Exercise data –
────────────────────

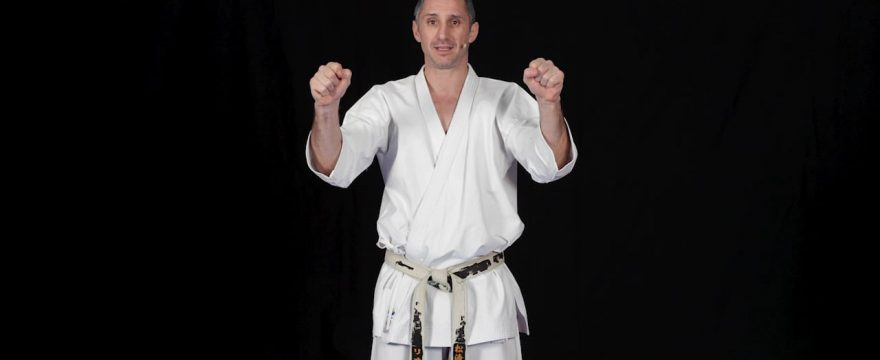 kakiwake karate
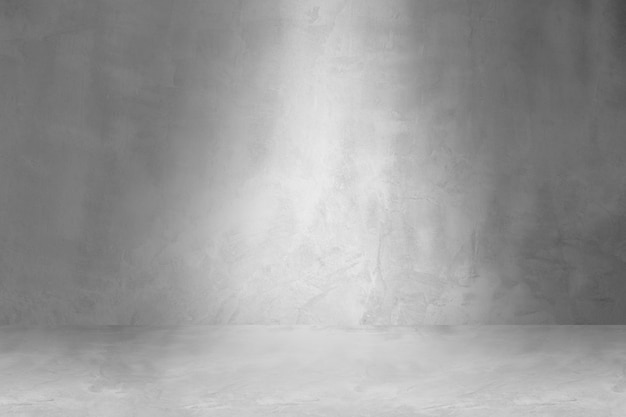 Béton de sol grungy et lisse blanc et mur, fond abstrait vide, maquette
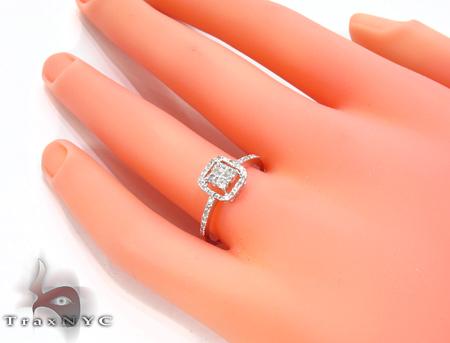 Prong Diamond Ring 31244 Engagement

────────────────────

Without changing a word, restate the listing above; the pictures stay out.

Result –
 kakiwake karate
 Béton de sol grungy et lisse blanc et mur, fond abstrait vide, maquette
 Prong Diamond Ring 31244 Engagement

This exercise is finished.